Alla faccia della privacy
Si parla di 1000 clip audio al giorno che passano per le mani di un dipendente medio, con turni lavorativi di 9 ore. I dipendenti, intervistati dalla nota testata giornalistica, avrebbero rivelato che lo spionaggio di Alexa viene protetto dal segreto aziendale e da vari NDA. Coinvolti tutti gli utenti, anche chi sceglie di non partecipare al programma di miglioramento del riconoscimento vocale.
Una novità? Niente affatto. Sappiamo bene come compagnie del calibro di Google e Facebook cerchino in ogni modo di entrare prepotentemente in possesso dei nostri dati, che lo vogliamo o meno. Gli scandali sulla sicurezza che le coinvolgono stanno diventando sempre più frequenti e forse il consumatore ci sta facendo il callo.

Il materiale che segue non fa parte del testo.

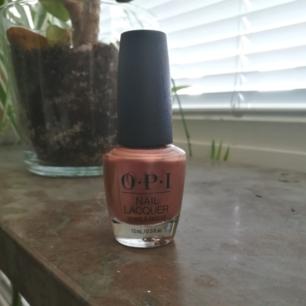 Fint nagellack från OPI, endast använt en gång! Säljes pga för många nagellack som bara står och dammar. Frakt på 35kr tillkommer, kan annars mötas upp i stockholm.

Magari stiamo iniziando a normalizzare certi tipi di comportamenti, a legittimare l’invasione della sfera privata da parte dei colossi informatici. Per cosa, poi? Per risparmiare 1 o 2 secondi con un comando vocale e il desiderio di essere sempre online. Ne varrà davvero la pena? E fin dove potranno spingersi queste multinazionali prima di incappare in pesanti guai con la legge?